209. I say then that the principal reason for assimilation (or of likeness) is the form itself between the generator and the generated, and this not according to individual unity and identity insofar as the form is a ‘this’, but according to a lesser unity and identity insofar as it is a form, and the reason for generating accords with this; the form too is a more principal reason for distinction than matter is, because just as form is more principally that by which a composite is than matter, so it is more principally that by which a composite is one and so that by which the composite is not in itself distinct but is distinct from another.

210. However (distinguishing ‘what assimilates’ from ‘what distinguishes’), the form is appropriately assimilative in a way that the matter properly is not, because matter is not a substantial or an accidental quality; but matter is a distinguishing thing (speaking appropriately), because - from the fact it lacks form - it necessarily distinguishes from the matter which already has the form, and so it distinguishes composite from composite.

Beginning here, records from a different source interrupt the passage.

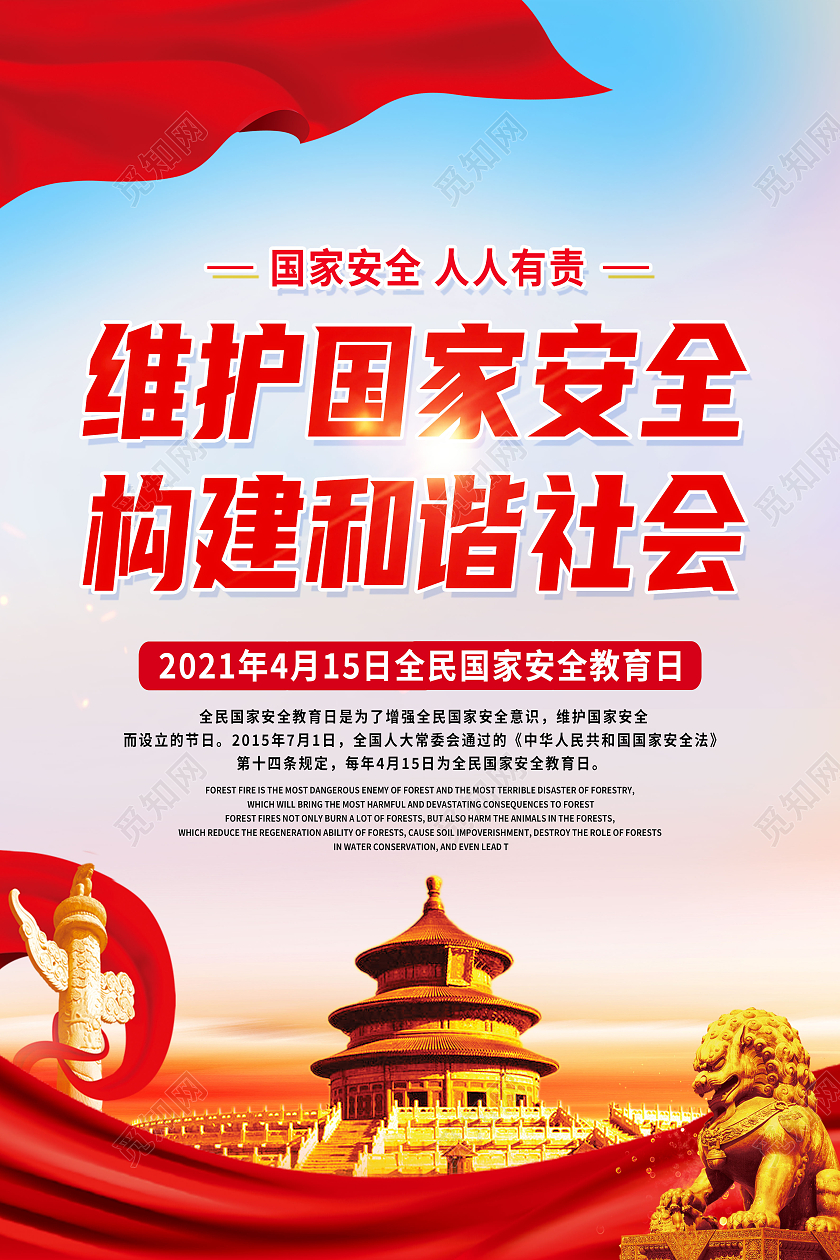 红色简约维护国家安全构建和谐社会安全教育日海报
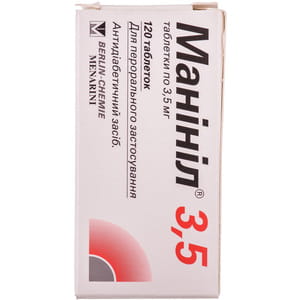 Манинил 3,5 табл. 3,5мг №120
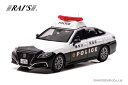 1/43 トヨタ クラウン (ARS220) 2021 神奈川県警察所轄署地域警ら車両 (中3) RAI’S 《発売済 在庫品》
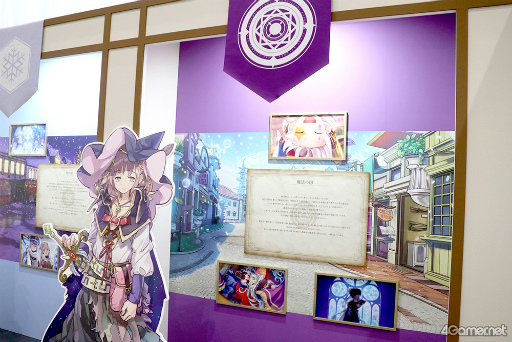 画像ギャラリー No.016のサムネイル画像 / 「メルスト」の10周年を記念した「MERC STORIA 10th Anniversary 癒術士と10年の輝跡展」が秋葉原にて開催中。立体化されたメルクの姿も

211. The composite can also in another way be understood to be ‘other because of matter’, as being other because of a pre-existing cause of otherness: for the form of the generated thing is a more principal cause of otherness in the composite than the matter is; however it is not the pre-existing cause of this otherness, but matter is - and that because it pre-existed as deprived matter; and therefore it cannot be the same as informed matter.